Bleiben und zählen wird einmal nur, was dem Menschen Kraft zum Durchhalten und Mut zum Zeugnis gibt. Wichtig ist nur, ob das Vertrauen auf Gott einen im Leben und vor allem in den Widrigkeiten und Schwierigkeiten trägt, wenn einem der Boden unter den Füßen weggezogen wird, wenn die Sterne der Hoffnung vom Himmel fallen. Wenn Orientierungslosigkeit herrscht und man nicht weiß, wem man noch glauben soll.

Wie oft staune ich selbst, wenn ich in einem hohen Dom oder schönen Kirchen stehe. Wie lässt das Schöne staunen und das Herz aufgehen. Momente der Erbauung.
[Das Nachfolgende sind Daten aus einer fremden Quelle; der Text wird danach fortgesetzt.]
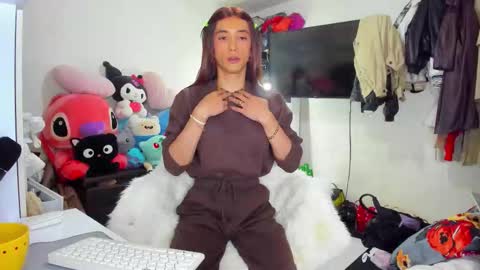 SF online show from October 10, 7:13 pm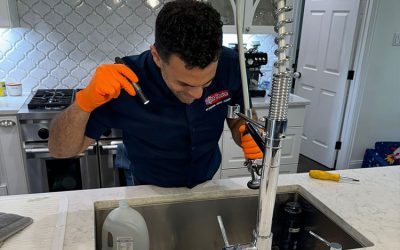 Plumbing Inspections Before Buying or Selling a Home in DFW
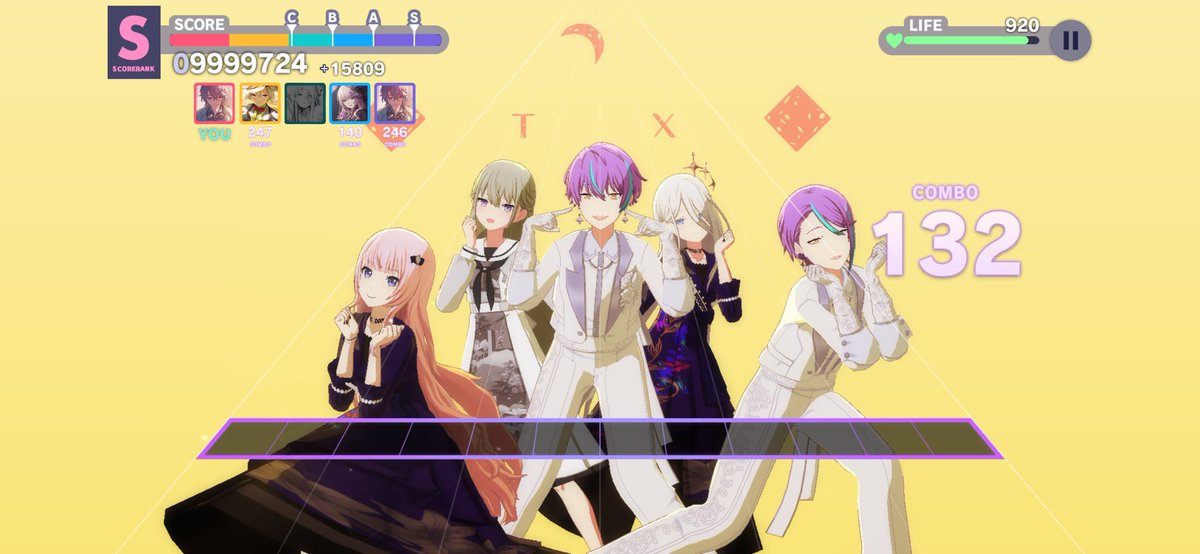 くも (@Mercury_mizu) / Posts / X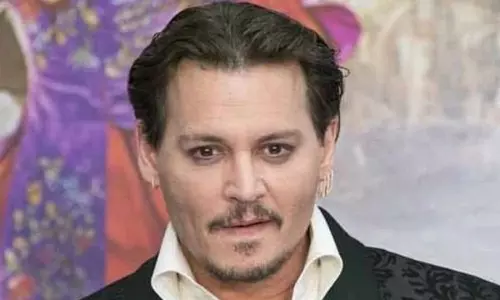 Transformative experience, says Johnny Depp on directing Modi, biopic of Italian painter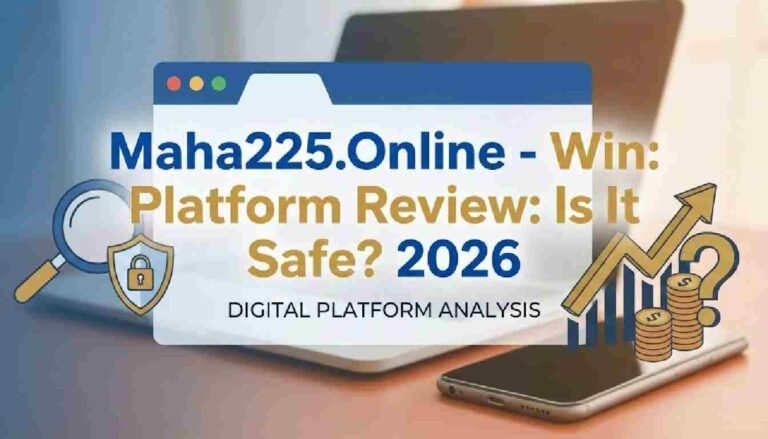 Maha225.Online -Win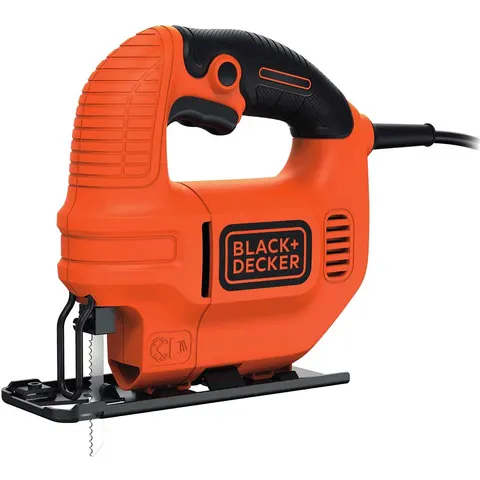 Black and Decker KS501 Jigsaw – image 2
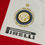Miniature : 2007-08 - Inter Milan - Away Shirt - J. Zanetti 4 - L 238057-105 jersey maglia gara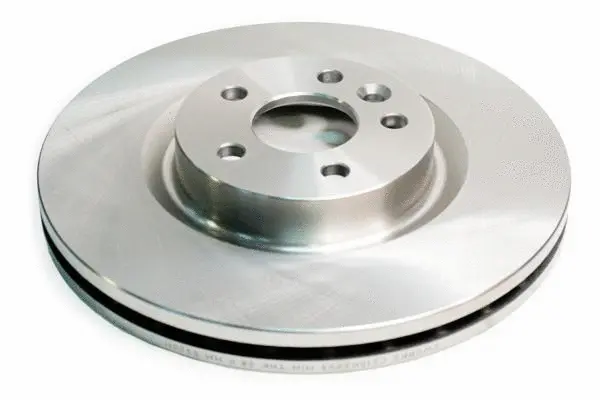 Disque de frein CWORKS C210R2093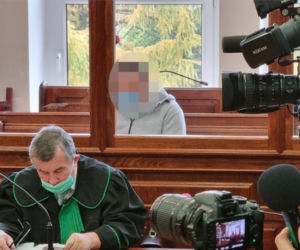 Kolejny dzień procesu Krwawego Tulipana z Kołobrzegu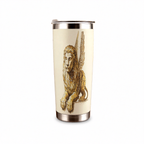 Winged Lion 20oz Tumbler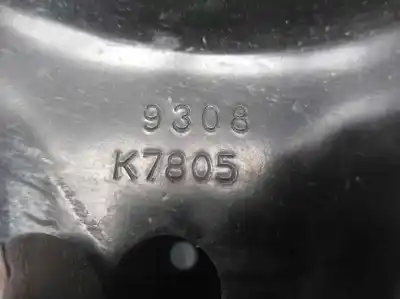 Автозапчастина б/у задній лівий нижний рычаг для mazda cx-5 2.5 cat посилання на oem iam kd93111  k7805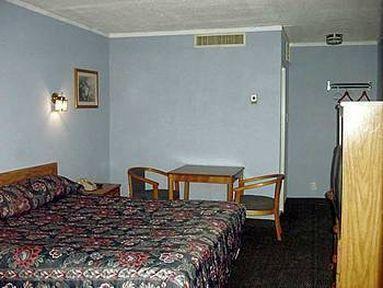 Meadowbrook Motor Lodge Jericho Zimmer foto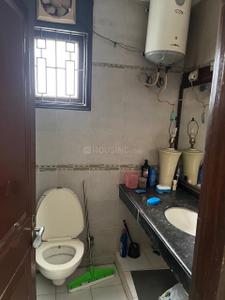 Image of 1800 Sq.ft 3 BHK Builder Floor for sale in Lajpat Nagar, New Delhi for Rs. 45000000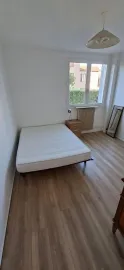 Colocation Une colocation dans un appartement lumineux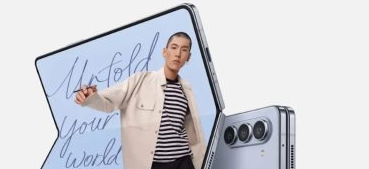 GalaxyZFold6可能配备与GalaxyS24Ultra相同的200兆像素摄像头
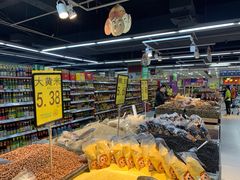 -南城百货(亭江店)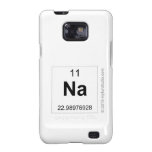 na  Samsung Galaxy S2 Cases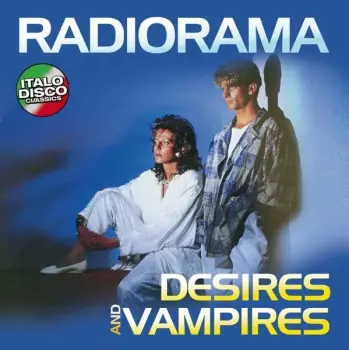 Radiorama: Desires And Vampires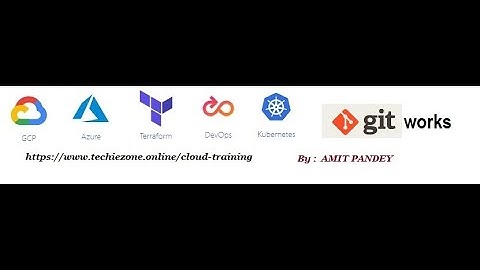 Google cloud - GitHub environment setup to create CI/CD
Einfach ein erhebendes Gefühl.
Und doch ist das alles - wenn ich Jesus im heutigen Evangelium richtig verstehe - nur äußerliche Fassade. Diese erhebenden religiösen Gefühle brechen schnell wie Fassaden zusammen, wenn Schicksalsschläge hereinbrechen, wenn es im Leben dann drunter und drüber geht, wenn ich im Glauben angefochten werde. Bleiben wird dann nur, was dem Menschen Kraft zum Durchhalten gibt, die „Worte und die Weisheit“ mit denen Jesus seine Jünger stärkt. Erhebende religiöse Gefühle brechen wie Fassaden zusammen, wenn nicht der innerste Kern der Religion dieses radikale Vertrauen ist, dass Gott da ist, dass er mich in allem und durch alles hindurch hält und trägt. Dieser Glaube, den Jesus ins Bildwort fasst: „Und doch wird euch kein Haar gekrümmt werden.“

Keiner von uns kann über dieses Geschenk des radikalen Gottvertrauens verfügen. Aber eines bestätigt sogar die heutige moderne Gehirnforschung: Was am stärksten Angst verhindern und bewältigen hilft, ist Glauben und Vertrauen.

Fürbitten
Herr, unser Gott, du bleibst uns Menschen nahe. deswegen rufen wir:

A: Herr, bleib‘ nahe deinem Volk

Für alle Gemeinden, die den Zerfall kirchlicher Strukturen erleben und in Depressivität zu versinken drohen

Für die Christen, die im Alltag um ihres Glaubens willen persönliche Nachteile oder sogar Gewalt und Verfolgung erleiden

Für die Menschen auf den Philippinen, die durch die Naturkatastrophe Hab und Gut verloren haben und um viele Menschen trauern

Für alle Menschen, deren Glaube durch Schicksalsschläge schwer erschüttert wurde und deren Vertrauen in dich ins Wanken geraten ist

Für uns, die wir uns nach religiöser Erbauung und nach einem festen Glaubensfundament sehnen

Für unsere Verstorbenen, die wir bei dir daheim wissen. Stellvertretend für alle nennen wir die Namen von....

Darum bitten wir durch Christus, unsern Herrn.